Gov. Abbott has been a vocal supporter of increasing education options for children through school choice initiatives, as reported by The Dallas Express. Most likely, this would come in the form of an “Educational Saving Account” (ESA) or a similar type of voucher.
Since the Texas Legislature failed to send a bill regarding school choice to Abbott during the regular session, the governor has been open about his intention to call a special session.
“This year, I signed laws to get woke agendas out of Texas classrooms and restore parental rights in education,” Abbott recently tweeted. “We made great progress, but there is more work to be done.”
“Now is the time for school choice in Texas,” he added, reaffirming the likelihood of a coming special session on the issue.
Having spent the past several months traveling across Texas advocating his stance on the issue, Abbott claimed, “Texans in every corner of our state support school choice.”
“We must deliver on our promise to fully restore parents as the primary decisionmakers in their child’s education,” he continued. “Now is the time to bring school choice to every family in Texas.”

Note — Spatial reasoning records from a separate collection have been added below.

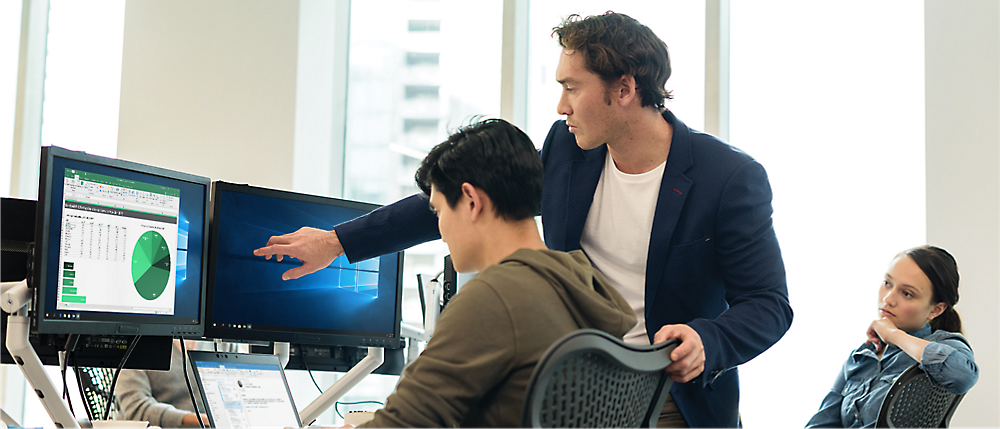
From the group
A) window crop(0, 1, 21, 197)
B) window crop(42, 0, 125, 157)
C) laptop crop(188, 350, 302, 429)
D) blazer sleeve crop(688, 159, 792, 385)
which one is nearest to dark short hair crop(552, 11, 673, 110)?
blazer sleeve crop(688, 159, 792, 385)

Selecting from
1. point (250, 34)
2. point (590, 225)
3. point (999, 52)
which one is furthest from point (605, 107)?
point (250, 34)

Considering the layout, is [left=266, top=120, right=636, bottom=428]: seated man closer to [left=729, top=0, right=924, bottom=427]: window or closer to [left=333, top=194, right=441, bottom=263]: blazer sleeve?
[left=333, top=194, right=441, bottom=263]: blazer sleeve

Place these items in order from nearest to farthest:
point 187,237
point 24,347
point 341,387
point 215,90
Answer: point 24,347
point 187,237
point 341,387
point 215,90

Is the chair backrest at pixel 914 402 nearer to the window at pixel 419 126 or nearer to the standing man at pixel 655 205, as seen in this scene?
the standing man at pixel 655 205

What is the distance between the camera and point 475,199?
113cm

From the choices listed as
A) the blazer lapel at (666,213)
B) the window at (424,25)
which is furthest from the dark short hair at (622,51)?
the window at (424,25)

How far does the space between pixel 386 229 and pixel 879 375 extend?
1.67 meters

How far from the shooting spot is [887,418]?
1903 mm

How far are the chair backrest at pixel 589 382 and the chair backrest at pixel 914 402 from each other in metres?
1.27

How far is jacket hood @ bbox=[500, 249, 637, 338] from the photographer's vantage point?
3.29ft

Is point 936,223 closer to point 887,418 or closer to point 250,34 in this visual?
point 887,418

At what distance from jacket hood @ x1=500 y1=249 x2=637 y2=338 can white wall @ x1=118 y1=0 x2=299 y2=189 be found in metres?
2.74

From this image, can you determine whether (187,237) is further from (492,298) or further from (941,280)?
(941,280)

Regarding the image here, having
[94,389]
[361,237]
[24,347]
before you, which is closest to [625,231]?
[361,237]
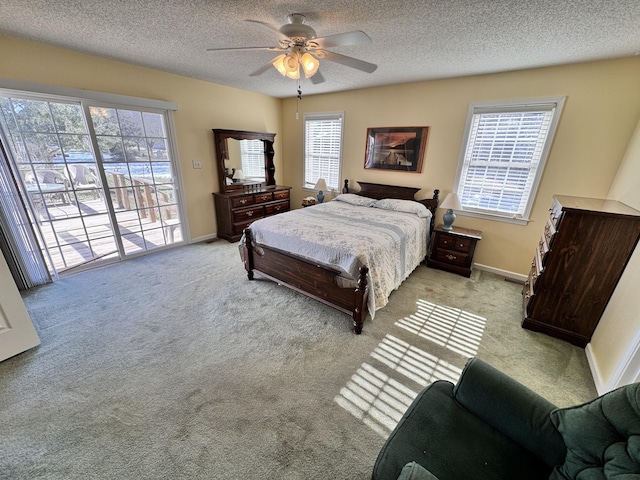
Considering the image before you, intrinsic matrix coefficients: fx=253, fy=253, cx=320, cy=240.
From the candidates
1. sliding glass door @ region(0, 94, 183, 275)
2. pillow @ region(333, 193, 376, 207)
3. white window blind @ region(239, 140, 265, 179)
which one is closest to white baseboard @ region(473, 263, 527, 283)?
pillow @ region(333, 193, 376, 207)

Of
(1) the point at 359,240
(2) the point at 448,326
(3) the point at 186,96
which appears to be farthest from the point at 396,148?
(3) the point at 186,96

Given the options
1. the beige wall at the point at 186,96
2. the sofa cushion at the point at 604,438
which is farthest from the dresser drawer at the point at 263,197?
the sofa cushion at the point at 604,438

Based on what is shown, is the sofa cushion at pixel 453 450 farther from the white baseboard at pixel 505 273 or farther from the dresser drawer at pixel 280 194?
the dresser drawer at pixel 280 194

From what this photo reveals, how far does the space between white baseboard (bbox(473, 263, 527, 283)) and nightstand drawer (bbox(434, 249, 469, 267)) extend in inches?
16.7

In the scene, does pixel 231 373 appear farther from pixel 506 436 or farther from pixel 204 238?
pixel 204 238

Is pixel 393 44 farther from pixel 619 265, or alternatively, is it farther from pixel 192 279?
pixel 192 279

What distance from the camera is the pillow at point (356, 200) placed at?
13.0 feet

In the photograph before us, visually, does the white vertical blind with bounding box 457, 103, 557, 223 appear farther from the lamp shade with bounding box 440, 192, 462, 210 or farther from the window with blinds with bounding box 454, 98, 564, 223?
the lamp shade with bounding box 440, 192, 462, 210

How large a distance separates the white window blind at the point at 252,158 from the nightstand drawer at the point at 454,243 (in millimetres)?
3497

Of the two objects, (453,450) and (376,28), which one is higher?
(376,28)

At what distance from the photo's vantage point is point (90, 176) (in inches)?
124

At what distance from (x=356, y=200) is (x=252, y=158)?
87.4 inches

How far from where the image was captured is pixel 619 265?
6.47 ft

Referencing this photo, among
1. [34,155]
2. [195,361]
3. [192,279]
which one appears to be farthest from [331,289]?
[34,155]
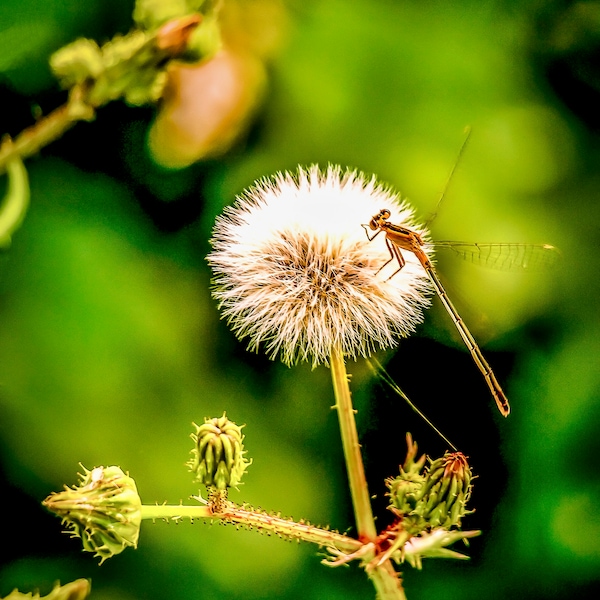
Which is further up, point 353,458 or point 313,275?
point 313,275

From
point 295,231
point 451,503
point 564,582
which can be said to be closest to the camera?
point 451,503

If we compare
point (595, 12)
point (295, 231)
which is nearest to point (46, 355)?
point (295, 231)

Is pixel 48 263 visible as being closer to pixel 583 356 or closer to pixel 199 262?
pixel 199 262

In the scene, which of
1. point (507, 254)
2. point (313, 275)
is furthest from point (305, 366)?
point (507, 254)

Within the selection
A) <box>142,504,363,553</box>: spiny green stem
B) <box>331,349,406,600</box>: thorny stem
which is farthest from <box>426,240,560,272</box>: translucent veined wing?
<box>142,504,363,553</box>: spiny green stem

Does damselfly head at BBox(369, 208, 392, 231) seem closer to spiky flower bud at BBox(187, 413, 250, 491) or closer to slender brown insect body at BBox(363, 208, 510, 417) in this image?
slender brown insect body at BBox(363, 208, 510, 417)

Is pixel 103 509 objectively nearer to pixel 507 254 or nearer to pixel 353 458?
pixel 353 458

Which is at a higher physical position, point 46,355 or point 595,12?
point 595,12
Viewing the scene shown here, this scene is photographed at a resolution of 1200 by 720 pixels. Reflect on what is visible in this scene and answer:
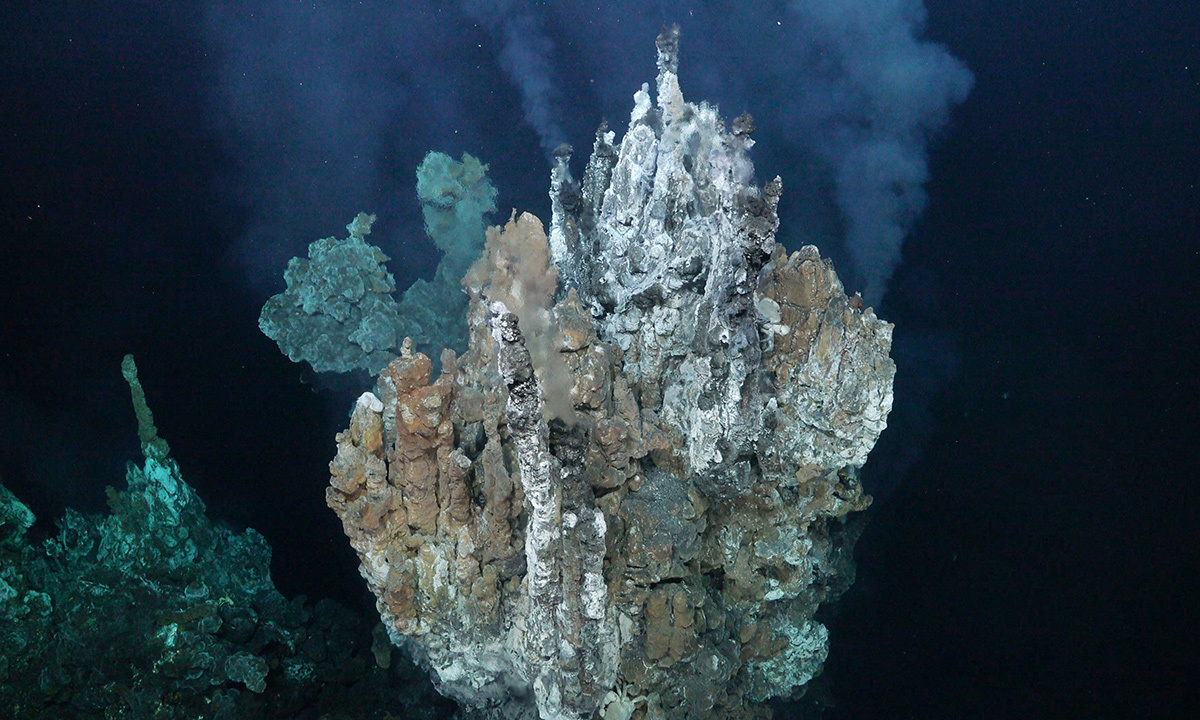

Resistance to school choice programs has been fierce, however, with opponents claiming that it would irreparably harm public schools.
In an email received by The Dallas Express, Pastors for Texas Children, an anti-school choice advocacy group, described Gov. Abbott’s proposal as “a policy that diverts public tax dollars to private schools, many of them religious schools, thus compromising a Texas child’s constitutional right to a ‘free public school,’ as well as violating Texans’ religious liberty by using the authority of the State to advance and establish religion.”
Similarly, Rep. James Talarico (D-Round Rock) claimed, “Greg Abbott is trying to defund our public schools with a private school voucher scam. A bipartisan group of legislators stopped him last session, but now he’s calling us back.”
“The ‘school choice’ movement started in the 1950s after Brown v. Board of Education desegrated public schools,” he alleged. “This is a decades-long plot to resegregate schools — to separate the rich from the rest of us.”
However, polling suggests that most Texans favor a voucher program, including a majority of black and Hispanic respondents, as reported by The Dallas Express.
Whatever the outcome of the school choice fight, Abbott has also indicated that he will call an additional special session so the legislature can pass many of the bills he vetoed in an effort to prompt the chambers to reach an agreement on property tax relief and force a school choice plan.
In several of the veto proclamations, Abbott said, “This bill can be reconsidered at a future special session only after property tax relief is passed.”
Still, other proclamations from the governor explained that the bills “can be reconsidered at a future special session only after education freedom is passed.”
However, some statesmen have suggested that Gov. Abbott should expand the call on the forthcoming special session to pass important legislation that did not pass earlier.
Rep. Brian Harrison (R-Midlothian) told The Dallas Express, “I am proud of the conservative victories the Texas legislature had this session, but my constituents are justifiably furious that we left far too many major priorities undone including securing our border, banning COVID vaccine mandates, empowering parents with education freedom, reining in executive emergency powers, securing our elections, and many other policies to protect individual liberty, constrain government, and resist federal overreach.
“Governor Abbott is right to continue to demand special sessions, and I hope he keeps us in Austin until these issues and others are resolved so that the next generation can inherit a more free and prosperous Texas,” he asserted.